1970 Chelsea V Leeds FA Cup Final Shirt sold

In April 2007 this rare Norman Hunter 1970 Chelsea V Leeds FA Cup Final Shirt was sold on Ebay. The seller added the following information:

This is Norman Hunter's shirt from the 1970 FA Cup Final between Chelsea and Leeds. The shirt was given to my father Ian Hutchinson when Chelsea battled out a thrilling replay at Old Trafford in front of 100,000 fans to win the FA Cup for the very 1st time. This shirt is in excellent condition from a personal and private collection. Mounted on a blue background with a silver frame encased in glass.

Highest bid: £3,500.00

The first 1970 FA Cup Final took place on 11 April 1970 at Wembley Stadium and ended 2-2. The replay at Old Trafford was on 29 April. It was the first Wembley final not to be decided on the day and marked a clash of footballing contrasts. Chelsea, the flamboyant southerners, faced Leeds United, the uncompromising, yet talented, northerners. Both sides were challenging for their first ever FA Cup win and entered the final as two of the best teams of the era, having finished 2nd and 3rd respectively in the First Division that season. After four hours of fiercely contested football, Chelsea eventually ran out 2-1 winners in the replay.

Match review

The first match at Wembley was hampered by a poor pitch, the Horse of the Year show having taken place there a week previously. In a game where Leeds were generally seen to have had the best of the play - with winger Eddie Gray in particular giving David Webb a torrid time - the Yorkshiremen took the lead after 20 minutes when Jack Charlton's downward header from a corner didn't bounce, meaning Eddie McCreadie mis-timed his clearance and the ball rolled over the line. Towards the end of the first half, Chelsea's Peter Houseman drove a low shot from 20 yards, which goalkeeper Gary Sprake fumbled, and it, too, rolled over the line for the equaliser. Leeds appeared to have secured the game six minutes from full-time when an Allan Clarke header hit the post and Mick Jones reacted first to put the ball into the net, but just two minutes later Ian Hutchinson headed in the equaliser from John Hollins' cross to take the match to a replay. This would be the first FA Cup final replay since 1912.

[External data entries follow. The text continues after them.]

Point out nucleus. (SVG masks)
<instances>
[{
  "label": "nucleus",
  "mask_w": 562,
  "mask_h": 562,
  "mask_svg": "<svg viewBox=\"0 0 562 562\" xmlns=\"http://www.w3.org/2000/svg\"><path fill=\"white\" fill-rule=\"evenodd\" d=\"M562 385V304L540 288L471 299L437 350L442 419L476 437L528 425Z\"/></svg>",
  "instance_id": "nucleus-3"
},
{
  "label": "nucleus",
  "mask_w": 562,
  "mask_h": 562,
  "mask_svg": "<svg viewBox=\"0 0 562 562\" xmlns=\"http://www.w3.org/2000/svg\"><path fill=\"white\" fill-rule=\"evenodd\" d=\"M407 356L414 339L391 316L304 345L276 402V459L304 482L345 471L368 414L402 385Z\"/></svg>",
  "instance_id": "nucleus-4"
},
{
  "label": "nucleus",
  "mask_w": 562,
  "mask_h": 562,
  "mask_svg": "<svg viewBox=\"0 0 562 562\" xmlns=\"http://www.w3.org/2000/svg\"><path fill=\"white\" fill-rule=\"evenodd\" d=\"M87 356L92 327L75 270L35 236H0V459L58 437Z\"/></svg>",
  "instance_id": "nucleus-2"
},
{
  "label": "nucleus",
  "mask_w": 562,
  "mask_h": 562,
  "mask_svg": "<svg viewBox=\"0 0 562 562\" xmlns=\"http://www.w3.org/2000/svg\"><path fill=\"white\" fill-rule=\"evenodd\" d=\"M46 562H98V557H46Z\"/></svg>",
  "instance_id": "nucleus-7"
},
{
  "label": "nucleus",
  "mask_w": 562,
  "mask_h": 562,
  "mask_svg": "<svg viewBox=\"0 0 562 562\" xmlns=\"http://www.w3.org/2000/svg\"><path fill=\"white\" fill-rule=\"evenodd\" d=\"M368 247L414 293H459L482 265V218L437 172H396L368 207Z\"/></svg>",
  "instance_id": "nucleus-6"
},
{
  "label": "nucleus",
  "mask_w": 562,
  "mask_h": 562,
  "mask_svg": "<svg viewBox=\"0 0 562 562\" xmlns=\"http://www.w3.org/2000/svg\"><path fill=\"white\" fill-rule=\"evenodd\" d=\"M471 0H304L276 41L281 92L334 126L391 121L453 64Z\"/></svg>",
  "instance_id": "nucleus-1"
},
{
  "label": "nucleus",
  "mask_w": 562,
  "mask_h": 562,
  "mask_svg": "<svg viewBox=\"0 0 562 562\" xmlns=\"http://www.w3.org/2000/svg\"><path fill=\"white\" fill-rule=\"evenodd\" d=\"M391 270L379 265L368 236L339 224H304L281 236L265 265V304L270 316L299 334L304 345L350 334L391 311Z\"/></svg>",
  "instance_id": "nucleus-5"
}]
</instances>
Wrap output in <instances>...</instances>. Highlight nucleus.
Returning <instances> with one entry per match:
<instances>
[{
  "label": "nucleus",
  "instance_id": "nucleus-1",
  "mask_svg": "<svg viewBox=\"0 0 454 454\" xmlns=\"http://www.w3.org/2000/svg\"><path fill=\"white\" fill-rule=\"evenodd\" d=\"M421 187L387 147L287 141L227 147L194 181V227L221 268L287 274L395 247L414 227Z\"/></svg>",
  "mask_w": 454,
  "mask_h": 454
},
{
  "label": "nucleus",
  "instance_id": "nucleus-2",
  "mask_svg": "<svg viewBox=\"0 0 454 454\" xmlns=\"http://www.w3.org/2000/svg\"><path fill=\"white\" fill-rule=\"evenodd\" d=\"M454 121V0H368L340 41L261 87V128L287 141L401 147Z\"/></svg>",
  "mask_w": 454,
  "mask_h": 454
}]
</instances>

The replay at Old Trafford, watched by a television audience of 28 million, a record for an FA Cup final, became one of the most notorious matches in English football. Modern day referee David Elleray "replayed" the match years later, and concluded that the sides should have received six red cards and twenty yellow cards between them. Not long into the match, Ron Harris caught Eddie Gray with a kick to the back of the knee, an action which virtually immobilised the Scot. Charlton kneed and headbutted Peter Osgood and Chelsea's goalkeeper Peter Bonetti was injured after being bundled into the net by Leeds' Jones, who minutes later rounded the limping immobile Bonetti and scored the opener. Norman Hunter and Ian Hutchinson traded punches while McCreadie and Johnny Giles lunged at opposition players.

Chelsea's equaliser eventually came after a flowing move from which Osgood scored with a diving header from a Charlie Cooke cross. Charlton should have been marking Osgood, but had 'lost' him, whilst chasing Hutchinson to exact retribution for a deadleg administered in the Chelsea penalty area a minute or so earlier. In scoring, Osgood became the last player to date to have scored in every round of the FA Cup. With the game at 1-1 going into extra time, Hutchinson sent in a long throw-in which missed almost every player in the penalty area, but came off Charlton's head and looped towards the far post, before being put into the unguarded net by Webb to give the Londoners the lead for the first time. Chelsea clung on for the final few minutes to secure their first FA Cup win.